#### Assignment
Format the text of all the records below as a JSON list of strings, with one string per line and blank lines omitted. Leave the pictures out of the answer.

(Beginning of Record set)

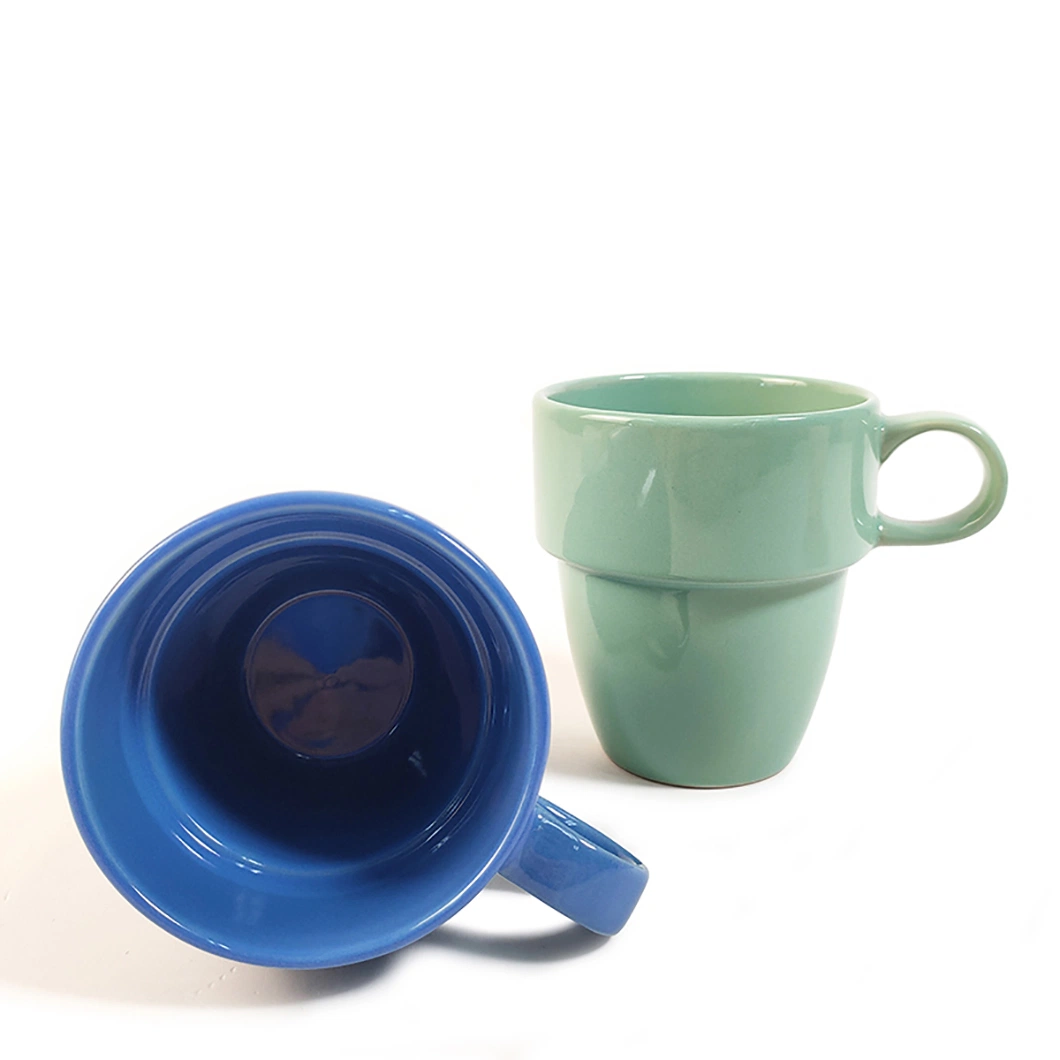 Taza personalizada Diseño Ceramic Cafetera Pareja Juego de tazas de regalo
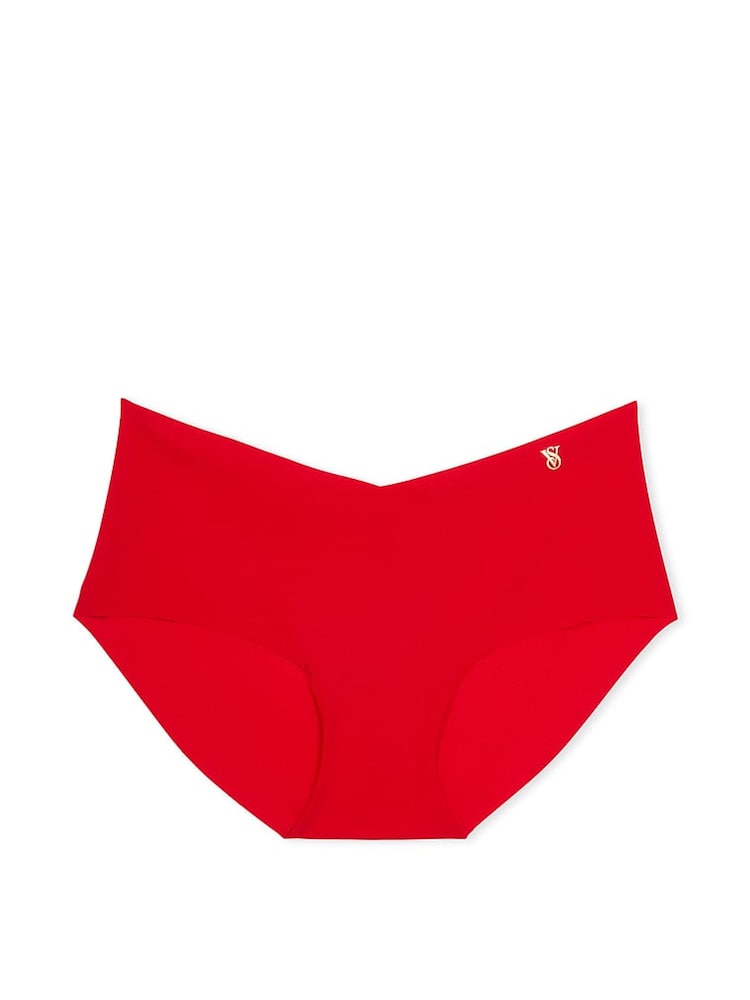 Victoria's Secret Lipstick Red Hipster Knickers - Image 3 of 3
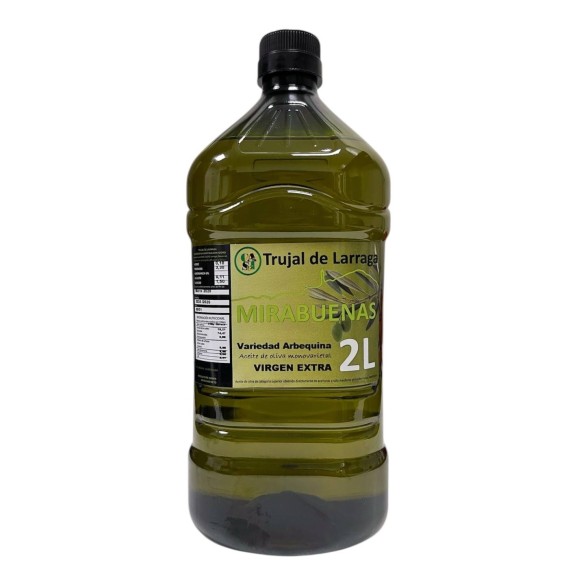 Mirabuenas Arbequina PET bottle 2L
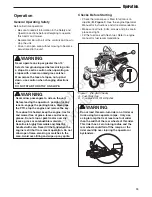 Предварительный просмотр 15 страницы Ferris 5900778 Operator'S Manual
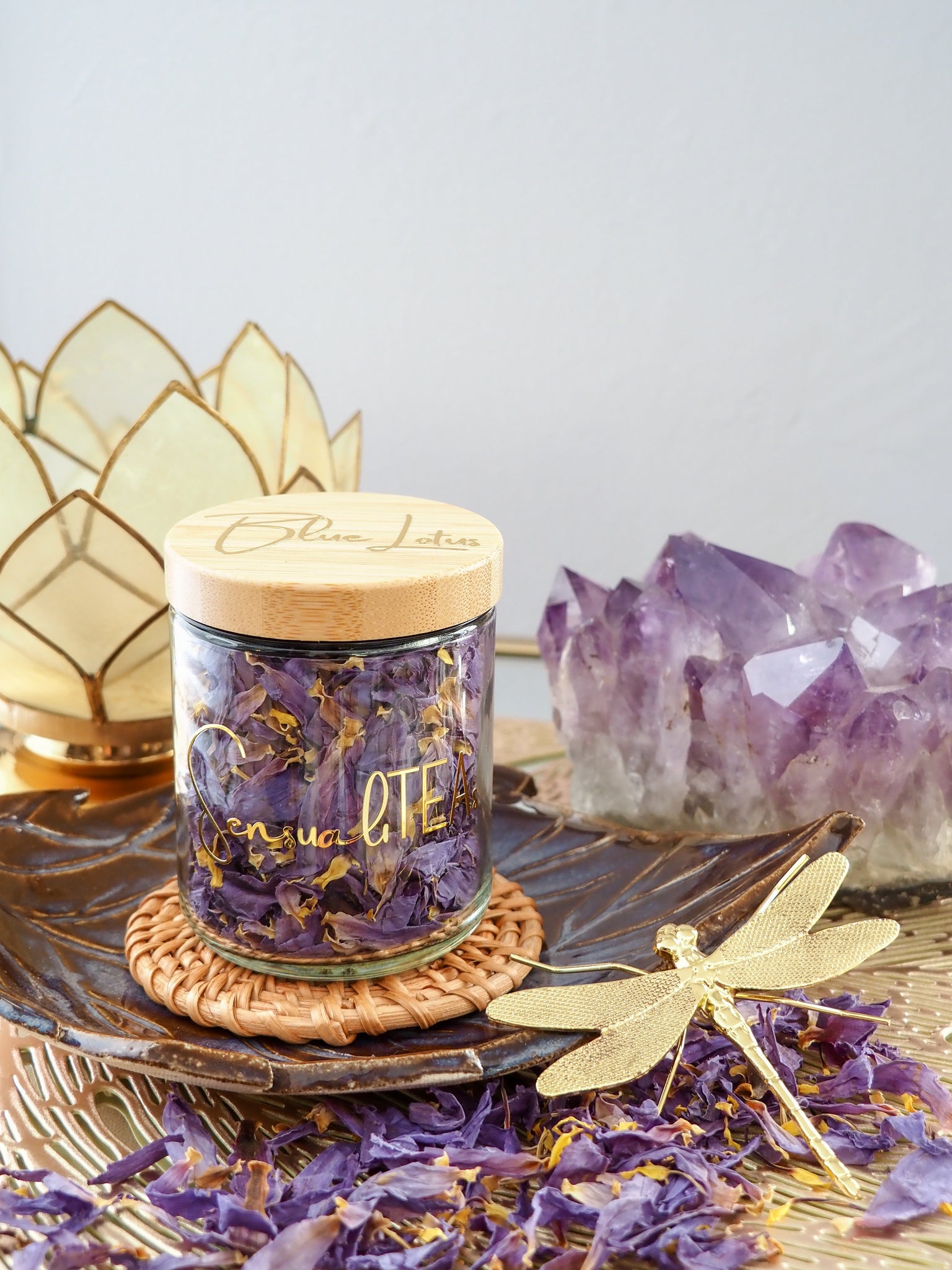 Blue Lotus Flower (Big)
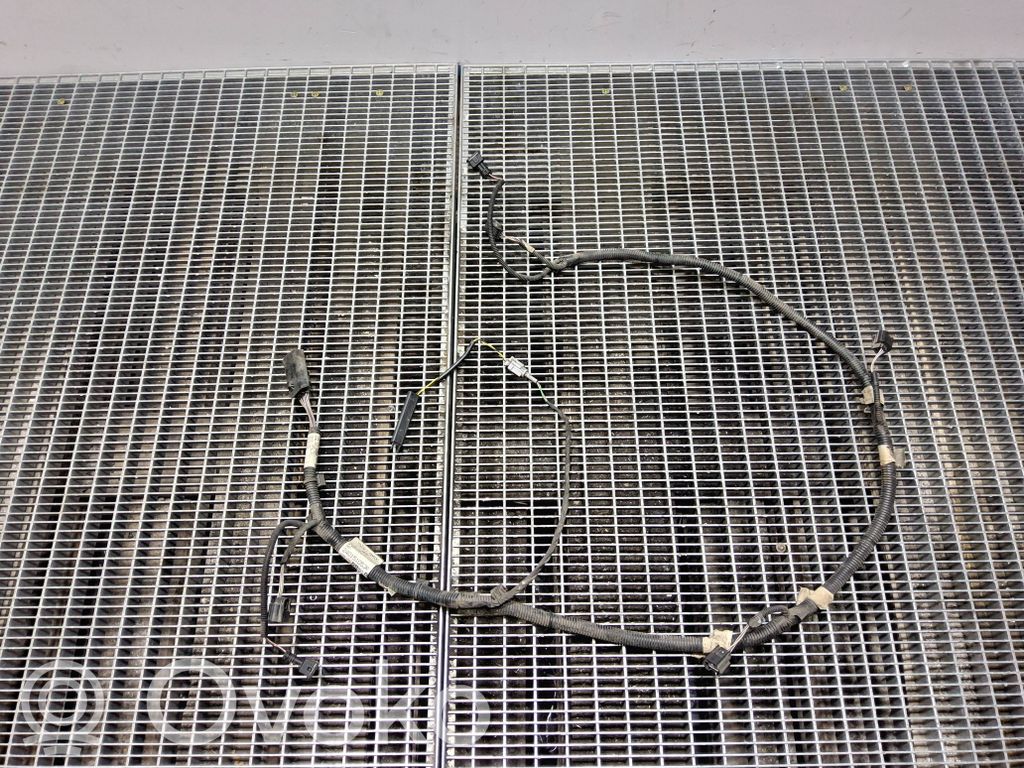 Renault Kadjar Cableado del sensor de aparcamiento (PDC) 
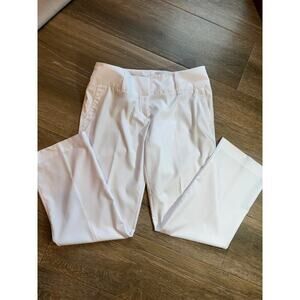 Adidas ClimaLite women's white golf pants size 12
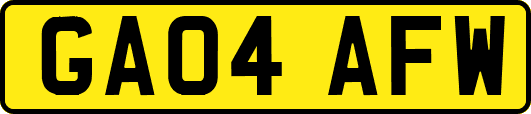 GA04AFW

(End of Record set)

#### Output of the task
[
  " Taza personalizada Diseño Ceramic Cafetera Pareja Juego de tazas de regalo",
  " Victoria's Secret Lipstick Red Hipster Knickers - Image 3 of 3",
  " Mirabuenas Arbequina PET bottle 2L",
  " Предварительный просмотр 15 страницы Ferris 5900778 Operator'S Manual",
  " Blue Lotus Flower (Big)",
  " Renault Kadjar Cableado del sensor de aparcamiento (PDC) ",
  " Adidas ClimaLite women's white golf pants size 12",
  " GA04AFW"
]